▶ Stored data
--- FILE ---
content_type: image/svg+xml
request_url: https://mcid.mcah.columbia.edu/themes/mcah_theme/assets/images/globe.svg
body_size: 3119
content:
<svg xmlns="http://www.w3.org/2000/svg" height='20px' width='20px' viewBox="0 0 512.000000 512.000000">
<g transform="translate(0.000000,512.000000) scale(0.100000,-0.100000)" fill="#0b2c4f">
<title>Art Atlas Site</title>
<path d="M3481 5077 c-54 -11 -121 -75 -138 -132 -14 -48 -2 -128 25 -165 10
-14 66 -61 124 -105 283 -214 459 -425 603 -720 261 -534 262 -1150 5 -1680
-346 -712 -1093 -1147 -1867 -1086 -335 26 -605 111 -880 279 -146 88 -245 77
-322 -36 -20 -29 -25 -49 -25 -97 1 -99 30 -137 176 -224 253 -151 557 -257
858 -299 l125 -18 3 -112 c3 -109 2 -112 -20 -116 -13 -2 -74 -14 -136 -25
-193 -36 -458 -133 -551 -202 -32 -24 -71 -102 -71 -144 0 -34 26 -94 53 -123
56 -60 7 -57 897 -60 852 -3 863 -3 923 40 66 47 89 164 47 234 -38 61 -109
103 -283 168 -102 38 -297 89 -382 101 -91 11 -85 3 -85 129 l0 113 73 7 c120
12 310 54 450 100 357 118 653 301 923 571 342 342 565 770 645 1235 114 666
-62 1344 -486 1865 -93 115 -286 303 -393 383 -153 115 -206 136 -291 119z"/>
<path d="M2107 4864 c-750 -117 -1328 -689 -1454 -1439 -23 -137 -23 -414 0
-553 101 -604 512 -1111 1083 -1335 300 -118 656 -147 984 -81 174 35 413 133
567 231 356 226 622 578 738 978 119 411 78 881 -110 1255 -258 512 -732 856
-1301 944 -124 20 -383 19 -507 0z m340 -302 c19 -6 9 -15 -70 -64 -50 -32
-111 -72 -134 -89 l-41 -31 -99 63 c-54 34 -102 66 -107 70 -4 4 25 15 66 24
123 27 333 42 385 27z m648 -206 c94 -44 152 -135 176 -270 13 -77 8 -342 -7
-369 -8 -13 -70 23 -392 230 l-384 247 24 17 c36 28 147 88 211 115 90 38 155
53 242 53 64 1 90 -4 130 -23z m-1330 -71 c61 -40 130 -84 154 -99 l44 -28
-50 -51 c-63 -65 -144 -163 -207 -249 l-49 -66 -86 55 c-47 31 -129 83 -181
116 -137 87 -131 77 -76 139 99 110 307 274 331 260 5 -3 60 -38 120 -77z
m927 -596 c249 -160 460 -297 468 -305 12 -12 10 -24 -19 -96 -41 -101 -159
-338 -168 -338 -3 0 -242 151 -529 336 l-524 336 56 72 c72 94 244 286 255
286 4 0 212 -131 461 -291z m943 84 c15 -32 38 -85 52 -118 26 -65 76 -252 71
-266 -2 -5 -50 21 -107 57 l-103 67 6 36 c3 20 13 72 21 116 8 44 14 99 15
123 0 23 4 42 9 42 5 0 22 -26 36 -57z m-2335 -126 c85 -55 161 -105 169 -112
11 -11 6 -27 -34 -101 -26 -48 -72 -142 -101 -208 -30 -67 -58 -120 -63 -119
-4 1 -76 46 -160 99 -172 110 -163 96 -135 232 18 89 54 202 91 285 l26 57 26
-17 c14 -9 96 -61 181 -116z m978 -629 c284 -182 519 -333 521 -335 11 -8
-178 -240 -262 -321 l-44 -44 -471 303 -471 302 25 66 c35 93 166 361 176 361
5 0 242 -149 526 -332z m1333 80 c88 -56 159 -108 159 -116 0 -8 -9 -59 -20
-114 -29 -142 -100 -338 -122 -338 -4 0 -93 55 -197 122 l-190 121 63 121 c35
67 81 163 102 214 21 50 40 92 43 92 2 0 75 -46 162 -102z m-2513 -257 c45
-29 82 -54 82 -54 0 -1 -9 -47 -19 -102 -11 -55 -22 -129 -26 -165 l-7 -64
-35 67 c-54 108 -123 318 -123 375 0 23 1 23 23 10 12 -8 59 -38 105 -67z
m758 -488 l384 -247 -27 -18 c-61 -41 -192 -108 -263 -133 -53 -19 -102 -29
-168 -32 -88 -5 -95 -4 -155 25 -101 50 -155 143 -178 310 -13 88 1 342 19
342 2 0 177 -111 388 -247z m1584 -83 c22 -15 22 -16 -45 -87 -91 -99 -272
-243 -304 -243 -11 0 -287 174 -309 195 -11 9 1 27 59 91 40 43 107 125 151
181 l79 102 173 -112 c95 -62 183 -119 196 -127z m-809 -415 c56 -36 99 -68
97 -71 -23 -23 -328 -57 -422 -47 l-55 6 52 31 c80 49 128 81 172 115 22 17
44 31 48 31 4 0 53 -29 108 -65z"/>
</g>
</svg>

▶ Brief
Set down verbatim only the lines between the start of the data above and the line with "-50 -51 c-63", both boundaries included.

▶ Expected output
--- FILE ---
content_type: image/svg+xml
request_url: https://mcid.mcah.columbia.edu/themes/mcah_theme/assets/images/globe.svg
body_size: 3119
content:
<svg xmlns="http://www.w3.org/2000/svg" height='20px' width='20px' viewBox="0 0 512.000000 512.000000">
<g transform="translate(0.000000,512.000000) scale(0.100000,-0.100000)" fill="#0b2c4f">
<title>Art Atlas Site</title>
<path d="M3481 5077 c-54 -11 -121 -75 -138 -132 -14 -48 -2 -128 25 -165 10
-14 66 -61 124 -105 283 -214 459 -425 603 -720 261 -534 262 -1150 5 -1680
-346 -712 -1093 -1147 -1867 -1086 -335 26 -605 111 -880 279 -146 88 -245 77
-322 -36 -20 -29 -25 -49 -25 -97 1 -99 30 -137 176 -224 253 -151 557 -257
858 -299 l125 -18 3 -112 c3 -109 2 -112 -20 -116 -13 -2 -74 -14 -136 -25
-193 -36 -458 -133 -551 -202 -32 -24 -71 -102 -71 -144 0 -34 26 -94 53 -123
56 -60 7 -57 897 -60 852 -3 863 -3 923 40 66 47 89 164 47 234 -38 61 -109
103 -283 168 -102 38 -297 89 -382 101 -91 11 -85 3 -85 129 l0 113 73 7 c120
12 310 54 450 100 357 118 653 301 923 571 342 342 565 770 645 1235 114 666
-62 1344 -486 1865 -93 115 -286 303 -393 383 -153 115 -206 136 -291 119z"/>
<path d="M2107 4864 c-750 -117 -1328 -689 -1454 -1439 -23 -137 -23 -414 0
-553 101 -604 512 -1111 1083 -1335 300 -118 656 -147 984 -81 174 35 413 133
567 231 356 226 622 578 738 978 119 411 78 881 -110 1255 -258 512 -732 856
-1301 944 -124 20 -383 19 -507 0z m340 -302 c19 -6 9 -15 -70 -64 -50 -32
-111 -72 -134 -89 l-41 -31 -99 63 c-54 34 -102 66 -107 70 -4 4 25 15 66 24
123 27 333 42 385 27z m648 -206 c94 -44 152 -135 176 -270 13 -77 8 -342 -7
-369 -8 -13 -70 23 -392 230 l-384 247 24 17 c36 28 147 88 211 115 90 38 155
53 242 53 64 1 90 -4 130 -23z m-1330 -71 c61 -40 130 -84 154 -99 l44 -28
-50 -51 c-63 -65 -144 -163 -207 -249 l-49 -66 -86 55 c-47 31 -129 83 -181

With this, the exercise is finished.